Nine months of living in New York, seven journalism school applications, and over 100 job applications later, I received two pieces of great news within the same week: a job offer for a highlighter role at MLB Network as well as an acceptance letter for the University of Texas school of journalism. I contacted a few friends and a few Hamilton alumni for advice and decided learning on the job would be the better option for now. I could always go back to journalism school later if I thought I needed it.

When I first started at MLB, I honestly wasn’t so sure what my role would be. Having written for the Spectator and several freelance blogs, I had a good bit of experience writing 300-1,000 word articles about sports. However, within my first couple days I learned that my thoughts would be cut down to 32-character headlines and 140-character descriptions of game highlights. I had to find how to describe as much as possible about a play in clear, concise layman’s terms that would also appeal to a fan and make him or her want to watch a video. There was also the challenge of learning how to edit video and audio, manage content, and analyze key performance indicators to give baseball fans the best experience with the MLB app.

The role definitely had its learning curve. My first couple months included a lot of long nights watching spring training games and reading my coworkers’ descriptions of highlights to try to understand how every clip is written, tagged, and posted on MLB’s extensive video library. 

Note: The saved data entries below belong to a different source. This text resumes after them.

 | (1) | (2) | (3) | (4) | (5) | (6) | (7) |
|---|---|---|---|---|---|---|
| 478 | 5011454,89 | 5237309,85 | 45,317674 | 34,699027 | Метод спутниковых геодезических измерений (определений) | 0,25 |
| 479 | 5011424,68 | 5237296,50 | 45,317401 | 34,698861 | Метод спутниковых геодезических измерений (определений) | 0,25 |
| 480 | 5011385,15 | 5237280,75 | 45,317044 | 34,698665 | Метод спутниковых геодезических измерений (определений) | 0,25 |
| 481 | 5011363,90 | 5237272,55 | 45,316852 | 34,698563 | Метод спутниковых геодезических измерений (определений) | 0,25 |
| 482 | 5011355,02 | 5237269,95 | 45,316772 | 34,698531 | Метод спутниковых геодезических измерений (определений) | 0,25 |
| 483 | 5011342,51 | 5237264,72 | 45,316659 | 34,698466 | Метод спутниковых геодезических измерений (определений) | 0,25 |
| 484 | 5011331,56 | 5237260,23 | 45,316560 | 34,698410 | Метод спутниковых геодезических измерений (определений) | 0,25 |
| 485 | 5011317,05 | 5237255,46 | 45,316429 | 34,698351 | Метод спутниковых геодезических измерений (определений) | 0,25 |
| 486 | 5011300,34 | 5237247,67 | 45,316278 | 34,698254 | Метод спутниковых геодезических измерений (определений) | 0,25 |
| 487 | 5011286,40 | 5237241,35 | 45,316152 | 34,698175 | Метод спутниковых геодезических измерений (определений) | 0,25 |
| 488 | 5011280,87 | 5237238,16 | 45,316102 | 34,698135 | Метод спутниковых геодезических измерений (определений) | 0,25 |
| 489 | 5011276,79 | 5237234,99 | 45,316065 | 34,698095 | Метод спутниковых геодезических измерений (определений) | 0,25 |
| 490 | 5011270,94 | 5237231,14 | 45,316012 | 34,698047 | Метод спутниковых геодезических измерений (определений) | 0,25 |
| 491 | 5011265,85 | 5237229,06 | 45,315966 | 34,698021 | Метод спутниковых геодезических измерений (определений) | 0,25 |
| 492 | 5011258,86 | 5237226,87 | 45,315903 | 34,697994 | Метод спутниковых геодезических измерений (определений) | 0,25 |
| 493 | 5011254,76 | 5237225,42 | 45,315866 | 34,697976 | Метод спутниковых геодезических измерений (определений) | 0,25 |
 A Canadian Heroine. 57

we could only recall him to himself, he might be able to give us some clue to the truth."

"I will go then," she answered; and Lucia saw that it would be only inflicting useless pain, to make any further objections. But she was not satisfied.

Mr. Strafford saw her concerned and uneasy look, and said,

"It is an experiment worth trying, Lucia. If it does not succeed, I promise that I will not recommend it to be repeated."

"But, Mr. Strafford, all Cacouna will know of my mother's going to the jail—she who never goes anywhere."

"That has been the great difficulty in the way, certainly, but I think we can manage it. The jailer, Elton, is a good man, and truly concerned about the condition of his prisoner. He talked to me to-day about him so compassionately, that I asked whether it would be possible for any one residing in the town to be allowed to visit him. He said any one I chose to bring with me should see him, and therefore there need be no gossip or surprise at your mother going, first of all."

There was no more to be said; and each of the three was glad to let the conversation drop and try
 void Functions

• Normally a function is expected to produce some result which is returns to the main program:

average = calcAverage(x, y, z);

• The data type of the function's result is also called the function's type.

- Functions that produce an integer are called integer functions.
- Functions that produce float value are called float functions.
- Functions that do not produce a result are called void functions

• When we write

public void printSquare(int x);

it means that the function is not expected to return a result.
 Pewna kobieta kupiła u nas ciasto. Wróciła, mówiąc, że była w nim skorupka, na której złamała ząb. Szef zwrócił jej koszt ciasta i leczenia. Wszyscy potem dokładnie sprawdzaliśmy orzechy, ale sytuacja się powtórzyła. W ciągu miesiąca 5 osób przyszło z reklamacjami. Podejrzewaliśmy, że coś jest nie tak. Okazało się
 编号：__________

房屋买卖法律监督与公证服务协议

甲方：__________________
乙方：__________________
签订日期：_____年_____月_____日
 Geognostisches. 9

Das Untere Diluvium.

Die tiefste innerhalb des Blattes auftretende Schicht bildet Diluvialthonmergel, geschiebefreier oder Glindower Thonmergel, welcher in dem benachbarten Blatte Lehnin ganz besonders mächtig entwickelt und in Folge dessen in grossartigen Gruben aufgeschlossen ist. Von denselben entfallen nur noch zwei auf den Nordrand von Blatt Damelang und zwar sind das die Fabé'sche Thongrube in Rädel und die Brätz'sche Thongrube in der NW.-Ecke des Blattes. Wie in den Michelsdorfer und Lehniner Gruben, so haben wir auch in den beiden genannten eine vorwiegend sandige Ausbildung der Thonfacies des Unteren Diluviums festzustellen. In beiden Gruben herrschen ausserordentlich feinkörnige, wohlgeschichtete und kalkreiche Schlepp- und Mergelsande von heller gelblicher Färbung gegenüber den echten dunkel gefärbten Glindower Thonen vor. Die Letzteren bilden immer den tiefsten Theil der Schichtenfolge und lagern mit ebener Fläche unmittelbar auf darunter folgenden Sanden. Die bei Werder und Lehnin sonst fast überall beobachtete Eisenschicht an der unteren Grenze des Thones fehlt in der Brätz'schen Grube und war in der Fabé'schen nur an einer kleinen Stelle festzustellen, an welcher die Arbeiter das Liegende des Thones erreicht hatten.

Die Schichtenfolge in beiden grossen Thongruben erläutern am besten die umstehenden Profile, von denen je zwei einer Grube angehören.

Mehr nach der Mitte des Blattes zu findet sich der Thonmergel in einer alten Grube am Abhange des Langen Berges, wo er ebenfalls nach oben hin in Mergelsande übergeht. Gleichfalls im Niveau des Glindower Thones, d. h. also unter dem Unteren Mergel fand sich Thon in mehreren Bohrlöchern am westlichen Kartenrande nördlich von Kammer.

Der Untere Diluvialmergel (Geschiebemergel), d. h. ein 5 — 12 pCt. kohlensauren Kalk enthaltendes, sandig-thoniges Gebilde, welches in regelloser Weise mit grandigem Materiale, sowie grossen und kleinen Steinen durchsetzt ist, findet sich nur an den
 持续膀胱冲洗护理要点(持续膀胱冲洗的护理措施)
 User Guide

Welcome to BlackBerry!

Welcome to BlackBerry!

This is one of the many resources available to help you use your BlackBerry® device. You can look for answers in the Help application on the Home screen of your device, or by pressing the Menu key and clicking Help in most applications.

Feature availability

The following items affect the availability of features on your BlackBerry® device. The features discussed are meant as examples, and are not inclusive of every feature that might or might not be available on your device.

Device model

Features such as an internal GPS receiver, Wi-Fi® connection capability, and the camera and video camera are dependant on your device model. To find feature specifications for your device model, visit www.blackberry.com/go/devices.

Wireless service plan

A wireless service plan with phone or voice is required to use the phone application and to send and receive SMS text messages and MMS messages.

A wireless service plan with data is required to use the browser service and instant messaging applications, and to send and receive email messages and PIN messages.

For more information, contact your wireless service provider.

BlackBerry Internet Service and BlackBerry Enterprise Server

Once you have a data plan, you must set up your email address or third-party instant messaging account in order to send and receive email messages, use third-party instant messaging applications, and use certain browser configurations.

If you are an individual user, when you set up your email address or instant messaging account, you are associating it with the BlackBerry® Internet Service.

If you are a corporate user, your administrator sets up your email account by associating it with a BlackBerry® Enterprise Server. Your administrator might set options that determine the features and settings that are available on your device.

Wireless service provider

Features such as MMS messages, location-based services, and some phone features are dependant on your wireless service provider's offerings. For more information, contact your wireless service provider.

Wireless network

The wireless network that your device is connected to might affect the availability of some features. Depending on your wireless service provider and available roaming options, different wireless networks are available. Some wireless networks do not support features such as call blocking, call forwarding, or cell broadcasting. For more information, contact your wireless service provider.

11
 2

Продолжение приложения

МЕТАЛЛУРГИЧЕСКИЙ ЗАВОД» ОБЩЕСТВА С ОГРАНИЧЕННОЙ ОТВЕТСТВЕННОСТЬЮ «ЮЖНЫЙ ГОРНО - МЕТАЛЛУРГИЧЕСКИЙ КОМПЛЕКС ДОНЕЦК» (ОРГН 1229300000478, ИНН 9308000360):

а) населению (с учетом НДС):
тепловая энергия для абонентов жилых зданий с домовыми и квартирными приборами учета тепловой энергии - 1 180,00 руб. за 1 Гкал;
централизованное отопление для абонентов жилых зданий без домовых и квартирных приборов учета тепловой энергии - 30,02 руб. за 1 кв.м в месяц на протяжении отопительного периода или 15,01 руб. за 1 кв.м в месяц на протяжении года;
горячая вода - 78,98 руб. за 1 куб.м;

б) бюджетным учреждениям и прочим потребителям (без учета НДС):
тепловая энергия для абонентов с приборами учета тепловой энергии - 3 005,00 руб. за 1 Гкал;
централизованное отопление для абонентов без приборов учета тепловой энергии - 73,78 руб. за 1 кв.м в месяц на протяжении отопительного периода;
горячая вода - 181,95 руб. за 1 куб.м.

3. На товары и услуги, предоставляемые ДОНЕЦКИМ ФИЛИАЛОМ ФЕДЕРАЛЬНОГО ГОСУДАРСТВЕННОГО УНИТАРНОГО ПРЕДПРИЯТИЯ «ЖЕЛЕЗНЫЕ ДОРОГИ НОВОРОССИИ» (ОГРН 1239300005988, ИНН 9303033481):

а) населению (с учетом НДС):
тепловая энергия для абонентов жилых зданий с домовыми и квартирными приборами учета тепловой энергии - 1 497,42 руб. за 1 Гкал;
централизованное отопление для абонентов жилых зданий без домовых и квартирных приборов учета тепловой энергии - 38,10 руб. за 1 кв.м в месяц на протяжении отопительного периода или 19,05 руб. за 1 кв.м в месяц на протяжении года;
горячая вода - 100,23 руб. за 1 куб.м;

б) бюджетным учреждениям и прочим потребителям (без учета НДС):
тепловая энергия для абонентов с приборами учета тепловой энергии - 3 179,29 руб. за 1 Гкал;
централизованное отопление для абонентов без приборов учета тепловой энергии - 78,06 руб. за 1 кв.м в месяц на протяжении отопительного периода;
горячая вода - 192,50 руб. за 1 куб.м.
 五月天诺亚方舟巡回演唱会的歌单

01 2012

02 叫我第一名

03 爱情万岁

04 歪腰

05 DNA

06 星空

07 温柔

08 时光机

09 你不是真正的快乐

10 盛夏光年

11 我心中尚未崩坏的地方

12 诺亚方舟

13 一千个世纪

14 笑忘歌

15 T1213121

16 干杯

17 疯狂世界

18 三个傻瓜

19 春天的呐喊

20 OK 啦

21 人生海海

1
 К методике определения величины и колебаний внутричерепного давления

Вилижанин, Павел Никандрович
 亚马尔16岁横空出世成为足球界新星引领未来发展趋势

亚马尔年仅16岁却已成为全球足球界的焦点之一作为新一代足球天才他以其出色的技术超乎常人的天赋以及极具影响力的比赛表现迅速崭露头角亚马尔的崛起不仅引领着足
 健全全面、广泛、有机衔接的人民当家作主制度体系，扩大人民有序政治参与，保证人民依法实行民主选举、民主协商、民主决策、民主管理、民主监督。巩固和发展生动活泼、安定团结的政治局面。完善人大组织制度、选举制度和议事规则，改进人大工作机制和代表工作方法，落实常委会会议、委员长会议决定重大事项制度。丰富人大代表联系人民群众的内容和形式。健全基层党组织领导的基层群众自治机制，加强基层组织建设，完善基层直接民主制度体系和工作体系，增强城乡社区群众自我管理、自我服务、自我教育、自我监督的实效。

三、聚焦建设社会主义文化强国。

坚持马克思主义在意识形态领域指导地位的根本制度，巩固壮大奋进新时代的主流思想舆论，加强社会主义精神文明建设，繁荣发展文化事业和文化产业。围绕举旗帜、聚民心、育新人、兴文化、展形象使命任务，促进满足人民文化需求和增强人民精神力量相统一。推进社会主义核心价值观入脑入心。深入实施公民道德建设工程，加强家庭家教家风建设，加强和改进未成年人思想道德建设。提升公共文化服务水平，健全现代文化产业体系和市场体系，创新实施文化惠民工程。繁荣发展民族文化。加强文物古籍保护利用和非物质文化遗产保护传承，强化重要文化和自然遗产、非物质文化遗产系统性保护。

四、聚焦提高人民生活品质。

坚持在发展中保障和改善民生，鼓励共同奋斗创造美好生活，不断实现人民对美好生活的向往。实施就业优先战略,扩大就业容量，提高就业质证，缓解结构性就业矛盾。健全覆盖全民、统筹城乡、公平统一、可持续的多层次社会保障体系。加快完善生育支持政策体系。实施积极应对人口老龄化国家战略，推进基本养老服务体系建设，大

However, the hard work quickly paid off as I was promoted to a digital site lead role less than five months after I started at MLB. My new responsibilities included editing my co-workers’ writing and tagging, assigning high-profile clips to a variety of sponsored programs, and ordering the clip list of the MLB.com homepage. I also was training new hires, a role that I enjoyed after my experience as a teacher. I was a bit surprised to take on so much responsibility so fast, but it gave me confidence that I could excel in this career.

During the recent COVID-19 pandemic, I found myself without a commute and gaining a lot of free time. I decided to use this time to explore what could be another potential passion for me, data analytics. I took a couple of classes with bootcamps Galvanize and General Assembly and submitted a final project on how to bet the NFL. After another long round of job applications, I recently landed my upcoming role as a digital publishing analyst at William Hill. My role there will include improving the app, brainstorming odds boosts and parlay promotions, and expanding company partnerships with ESPN and CBS. I’m excited to start my next career chapter!